Joerg Wuttke, the president of the European Union Chamber of Commerce in China, said that no European Union companies had pulled out of China yet. But he said that the encryption dispute would be the most likely cause if any European company withdrew in the near future.

Duncan Clark, the chairman of BDA, a consulting firm in Beijing that advises major telecom and technology companies, said that Google's difficulties were indicative of broader troubles for foreign companies in China.

"There has been a raft of decisions and unpredictability, a kind of unpleasantness about what's happening here," Clark said. "There has been this perceived wisdom that no one can afford not to be in China, but that is being questioned now -- there's kind of an arrogance that's characterizing government policy toward multinationals."

To be sure, doing business in China has never been easy. Foreign companies have long complained of being cheated by joint venture partners who set up parallel businesses on the side or abscond with assets. Many other countries also have policies that favor homegrown companies, although the opportunity for industrialized countries to do so is limited because they operate under tighter World Trade Organization rules than China.

Chinese officials and academics dispute whether government policies are discriminatory toward foreign companies. Hu Yong, an associate professor of journalism and communication at Peking University, said that the government was leery of the rapid expansion of the Internet and mistrustful of private Chinese companies, as well as foreign businesses.

"I think in the information-technology sector, not only foreign companies are under very heavy pressure, but also private domestic companies," he said. "The general trend is that the government wants state-owned companies to occupy major positions in this field."

Other strains between China and the West over business matters have grown out of government policies that shield Chinese companies from international competition.
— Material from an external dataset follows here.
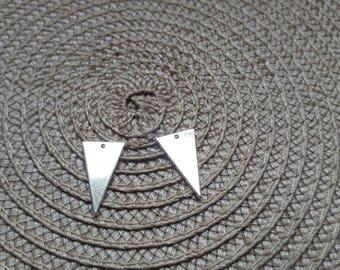 Sequin silver color brass thin triangle pendant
These policies allow companies to grow in a large home market and prepare to export to less-protected markets abroad.

The newest frictions, particularly in the past year, have been over government procurement policy. When China joined the WTO in November 2001, it promised to negotiate as quickly as possible to join the organization's side agreement requiring free trade in government buying. But it has never actually done so, leaving the Chinese government free to use its enormous buying power to steer contracts to Chinese-owned companies.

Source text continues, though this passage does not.